Zeit(t)räume
Der Schwanenmord steht noch aus, erst recht der Gang durch Raum und Zeit zur Gralsburg oder Kundrys alles wendender Kuss. Es ist Gurnemanz, der für einen frühen Höhepunkt sorgt. «Ihm neigten sich in heilig ernster Nacht …», singt Georg Zeppenfeld, und man muss innerlich niederknien vor ihm. Dass dieser Bassist für seine Wortverständlichkeit gerühmt wird, passiert ständig. Aber hier hört man exemplarisch, was Zeppenfeld zum singulären Fall des Wagner-Gesangs macht. Die musterhafte Verbindung von Deklamation, Textbewusstsein und Legato-Phrasierung.

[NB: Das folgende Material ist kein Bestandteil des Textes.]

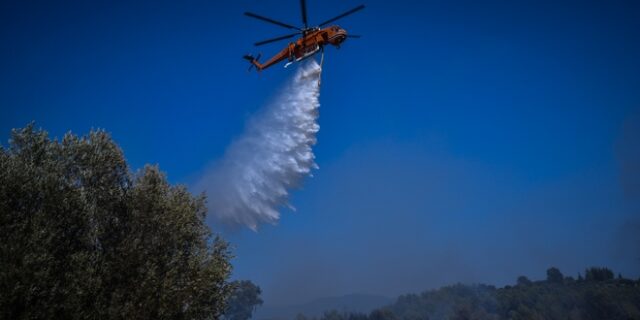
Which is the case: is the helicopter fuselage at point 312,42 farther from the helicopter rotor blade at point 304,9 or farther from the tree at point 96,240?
the tree at point 96,240

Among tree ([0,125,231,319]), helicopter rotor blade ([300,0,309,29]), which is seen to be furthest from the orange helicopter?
tree ([0,125,231,319])

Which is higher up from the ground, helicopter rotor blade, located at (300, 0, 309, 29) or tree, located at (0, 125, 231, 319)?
helicopter rotor blade, located at (300, 0, 309, 29)

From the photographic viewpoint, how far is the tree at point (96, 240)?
15641mm

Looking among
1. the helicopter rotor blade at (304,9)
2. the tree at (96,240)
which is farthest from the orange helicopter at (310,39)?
the tree at (96,240)

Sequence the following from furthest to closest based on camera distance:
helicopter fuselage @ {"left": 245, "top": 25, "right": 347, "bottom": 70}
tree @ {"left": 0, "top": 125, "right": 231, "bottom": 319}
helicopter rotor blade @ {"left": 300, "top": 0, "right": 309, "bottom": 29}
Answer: helicopter fuselage @ {"left": 245, "top": 25, "right": 347, "bottom": 70}
helicopter rotor blade @ {"left": 300, "top": 0, "right": 309, "bottom": 29}
tree @ {"left": 0, "top": 125, "right": 231, "bottom": 319}

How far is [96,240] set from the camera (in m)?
19.0

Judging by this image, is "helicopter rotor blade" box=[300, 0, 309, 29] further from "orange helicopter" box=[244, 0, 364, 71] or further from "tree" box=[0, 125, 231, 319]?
"tree" box=[0, 125, 231, 319]

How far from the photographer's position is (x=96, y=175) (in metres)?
20.8

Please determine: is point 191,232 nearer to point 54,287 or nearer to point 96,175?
point 96,175

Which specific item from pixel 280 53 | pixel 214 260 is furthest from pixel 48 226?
pixel 280 53

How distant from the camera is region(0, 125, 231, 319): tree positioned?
51.3ft

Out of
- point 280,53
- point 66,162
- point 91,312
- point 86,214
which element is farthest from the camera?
point 280,53

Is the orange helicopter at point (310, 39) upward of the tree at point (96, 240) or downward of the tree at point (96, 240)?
upward

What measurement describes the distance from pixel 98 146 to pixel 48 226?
5957 mm
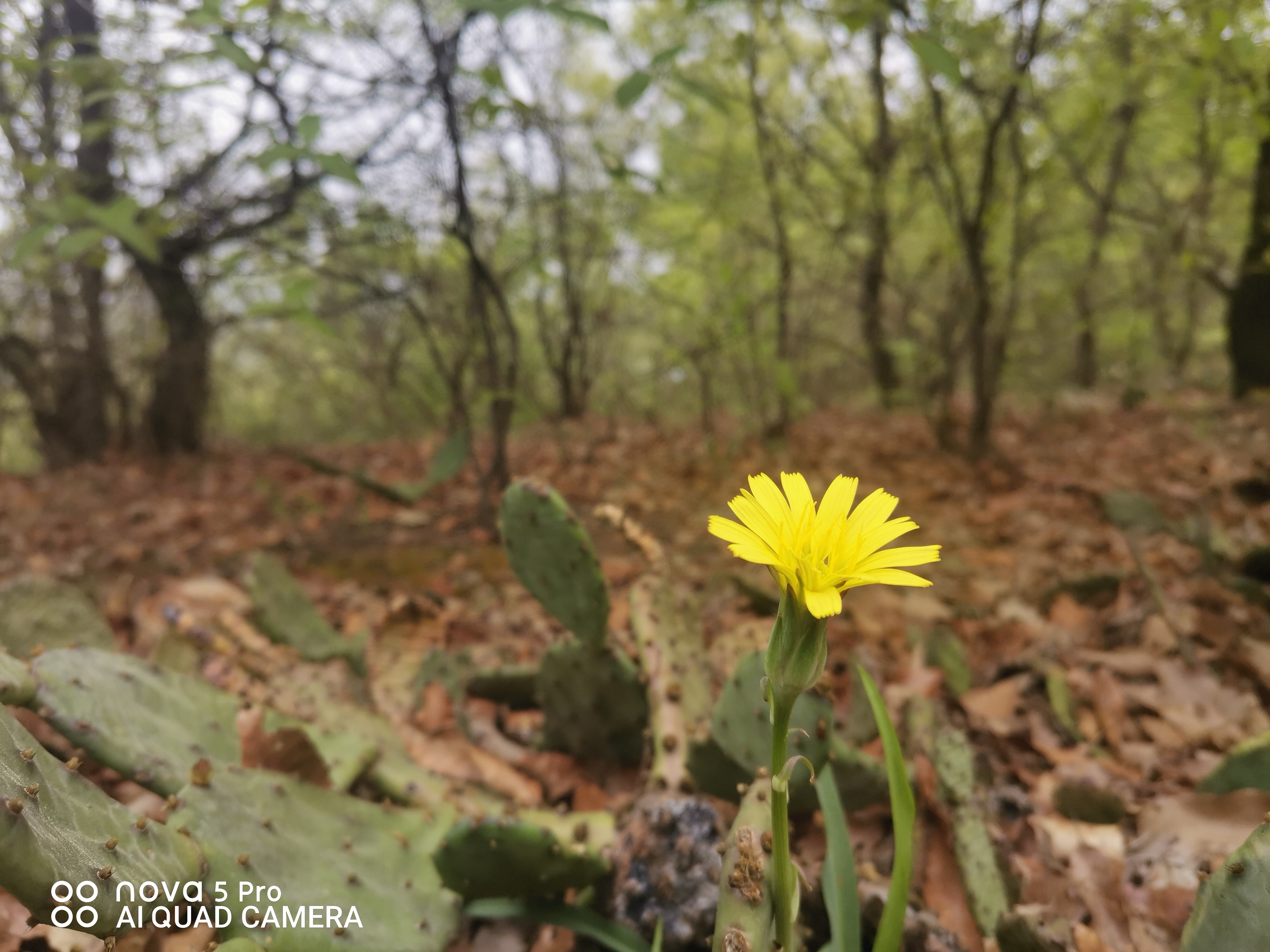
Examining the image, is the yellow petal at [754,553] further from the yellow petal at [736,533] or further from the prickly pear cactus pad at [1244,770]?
the prickly pear cactus pad at [1244,770]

Jedes Wort, jede Silbe hat Gewicht, und doch wird alles zusammengefügt zu flexiblen, belcantesken Bögen. Kein Ton ist verzerrt, nichts wird forciert. Wie ein ins Monumentale geweitetes Lied, ohne dass etwas ausgestellt oder doziert wird. Einmal nimmt Zeppenfeld das Wort «Sünder» subtil zurück, und doch klingt es nicht demonstrativ. Und irgendwann beschleicht einen die Frage: Ob der Gurnemanz jemals derart vollkommen auf CD gebannt wurde?
Dabei ist die Neueinspielung «nur» ein Soundtrack. Im April 2021 kam dieser «Parsifal» an der Wiener Staatsoper heraus. Der Lockdown zwang alle Beteiligten zur Stream-Premiere. Was eine böse Pointe birgt, ...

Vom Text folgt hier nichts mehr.